Uttaranchal High Court: While deciding the issue that whether the Speaker of the Uttarakhand Legislative Assembly followed the principles of natural justice, and whether the criteria enshrined in Para. 2 (1)(a) of the Tenth Schedule of the Constitution was met while disqualifying nine rebel MLAs of Indian National Congress (INC), the bench of U.C Dhyani, J., dismissing the petitions, observed that from the facts and the documents presented before this Court, it is clear that the Speaker of the Legislative Assembly did not violate the principles of natural justice and in undue haste, did not disqualify the rebel MLAs. At the same time, the Court observed that by the conduct of the petitioners, it has been established that they had ‘voluntarily given up the membership of their political party’, thereby fulfilling the criteria of Para. 2(1)(a) of the Tenth Schedule.

The present petitions were filed against the Order dated 27.03.2016 issued by the Speaker of Uttarakhand Legislative Assembly disqualifying nine rebel MLAs of INC. The petitioners via their counsels C. A. Sundaram et al., argued that the Speaker showed undue haste while issuing the impugned Order thereby violating the principle of audi altrem partem.

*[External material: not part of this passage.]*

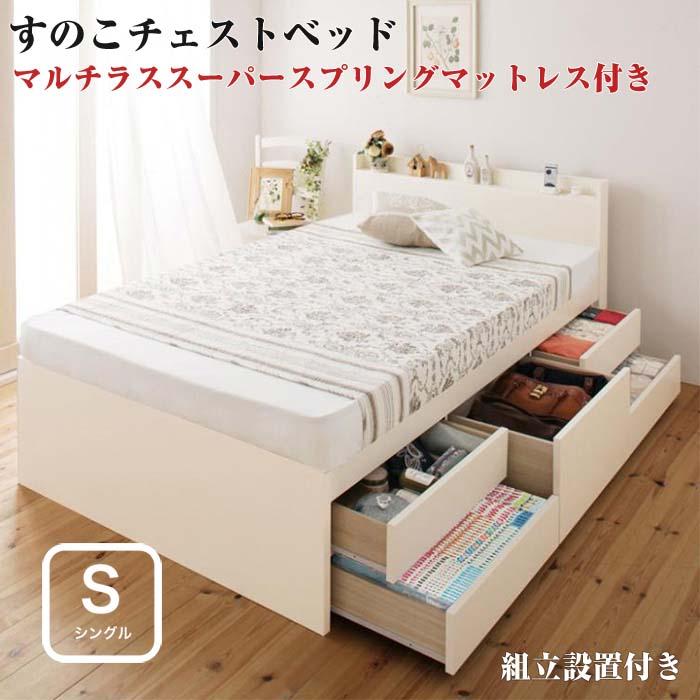(組立設置サービス付)ベッド シングル マットレス付き シングルベッド 日本製_棚・コンセント付き大容量すのこチェストベッド 【Salvato】 サルバト 【マルチラススーパースプリングマットレス付き】 シングルサイズ シングルベット (代引不可)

The Court observed that the principles of natural justice cannot be put into a strait jacket. Relying on landmark decision of the Supreme Court on the same point, the Court stated that a quasi- judicial authority such as that of a Speaker is required to maintain a balance between ‘delayed justice’ and ‘hurried justice’. However there is nothing in the facts to show that the Speaker violated the principles of natural justice. Speaking of the criteria laid down on Tenth Schedule of the Constitution, the Court stated that while the petitioners beheld their act of defection to be an act of ‘dissent’, but for the Speaker the same amounted to fulfillment of the criteria laid down in Para. 2(1)(a) of Tenth Schedule of the Constitution. The Court also directed that the present decision of the Court shall “not come in the way of Speaker to review his own order, in accordance with law, if the petitioners are so advised to move for the same, on any of the grounds available to them in law.” [Subodh Uniyal v. Speaker Legislative Assembly, 2016 SCC OnLine Utt 465, decided on 09.05.2016]

Supreme Court

Supreme Court: Dismissing the decade old petition seeking disqualification of the Ministers of the Council of Ministers involved in serious and heinous crime, the constitutional bench of R.M. Lodha, CJ and Dipak Misra, S.A. Bobde, Madan B. Lokur and Kurian Joseph, JJ held that the decision should be left to the Prime Minister as it is a constitutional expectation from him that he would not choose a person with criminal antecedents against whom charges have been framed for heinous or serious criminal offences or charges of corruption to become a Minister of the Council of Ministers.

The Court heavily relied upon the background of the Constitution of India and the History of the country with the intent to plug some of the bleeding points in the working of the Constitution so that the high Constitutional functionaries may work it well. Taking into consideration that a question might arise regarding marking a distinction between an accused or convicted minister,  the Court was of the opinion that there can be no dispute over the proposition that unless a person is convicted, he is presumed to be innocent but the presumption of innocence in criminal jurisprudence is something altogether different, and not to be considered for being chosen as a Minister to the Council of Ministers because framing of charge in a criminal case is totally another thing and that framing of charge in a trial has its own significance and consequence.

In the present writ petition, which was filed in the wake of corruption and criminalization of politics, the petitioner and respondent were represented by Anil K. Jha and Paras Kuhad, respectively and Rakesh Dwivedi, K. Parasaran and T. R. Andhyarujina acted as amicus curie in the said matter. Manoj Narula v. Union of India, Writ Petition (Civil) No. 289 of 2005, decided on 27.08.2014.